张云霄问:“寅正一刻,天还未亮吧?”
“这是自然。”张明远说。
“天这么黑,想必张将军是要提着灯笼的吧?”
张明远点头:“这是自然。”
张云霄点头:“那我了然了。黑夜、灯笼,张将军,想必那灯笼也只能照亮你周围,再远就漆黑一片了罢?”
张明远继续点头:“这是自然。”
他心里发颤,感觉张云霄是不是有什么大发现。
“我想,令爱是将将军看成欺辱她的凶手了。”张云霄说出了结论。
这个结论,在知道张明远出门的时间点的时候,就有个七七八八。
接下来的问话,不过是验证罢了。
“什么?!”张明远吓了一跳:“这怎么可能?!”
转而他也想通了:“是了!是了!若非将我看成了凶手,蝶儿断不会这么恐惧。”
“如此一来,”张云霄说:“凶手也有了方向,定然是身形与张大人相似,且多半是金吾卫中人。”
金吾卫中人,且有资格进弘福寺。嫌疑人范围一下子缩小一大截。
“我立刻去找程小将军!”张明远激动地就要出门去。
崔仁师忙拉住他:“哎,张将军不可莽撞。
“何况,你闺女情况还不明,你怎能离开?”
夫人也趁机劝说:“崔大人说得对啊。”
“只是,只是,”张明远抓耳挠腮:“不知道凶手在哪也就罢了,如今知道凶手在哪,我恨不得立刻找到他,将他碎尸万段!”
“张将军,”崔仁师站位保持着精准地若即若离:“站在旁边这么久,我也听得八九成的明白。我是外人,本不应多言。
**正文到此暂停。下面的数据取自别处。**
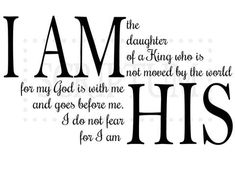 I Am The Daughter Of A King Who Is Not Moved By The World Vinyl Wall Decal
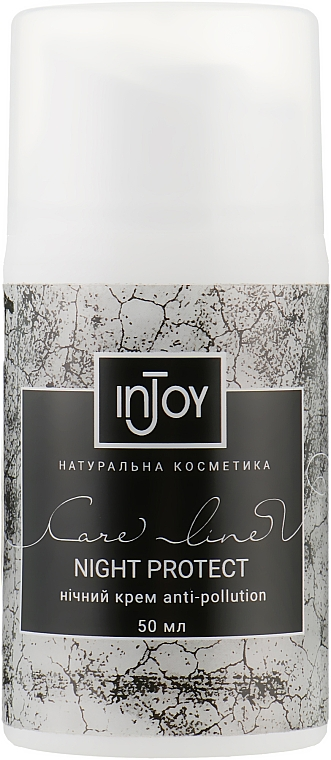 Ночной крем anti-pollution «Night Protect» - InJoy Care Line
“但我也是父亲,也有女儿,你的愤怒,我感同身受。也因如此,我得提醒你,你要冷静。
“能在弘福寺做下这等恶事,又身居金吾卫高层,几乎必然出自世家大族。
“若无十足证据,十成把握,贸然行事,你不仅不能为自己女儿报仇,自己怕是也陷入危险。
“须得从长计议才可啊。”
有崔仁师亲自劝说,张明远冷静了许多:“既如此,我便听崔大人的。
“先将小女的病治好再说。”
睡了这些功夫,张蝶的精神想来养得也差不多了,可以下针了。
依然是鬼门十三针,不过张云霄这次打算下剩下的几个。
昨晚上刚下完的针,若再下之前的穴道,对于穴道的损伤就大了,
反应在外在,就是下针效果有不正常的增强或者减弱。
无论增强还是减弱,都会影响医者对病人情况的判断,因此正常的针灸大夫,不会每天在同一穴位下针,至少得隔一天才行。
第一针,颊车穴。
从耳根到嘴角连一道直线,取中点。这个中点就是颊车穴,很好找。
通常的针颊车穴可以治疗牙疼。
针灸止疼,很大一部分原理是靠酸麻胀痛这种微小的不舒服来抵消原本的疼痛。
通过这种小不舒服让机体分泌更多的内啡肽之类的,从而达到所谓的止疼的目的。
俗话说,牙疼不是病,疼起来要人命。
针颊车穴能止牙疼,你就可以想见针颊车穴有多么难受了。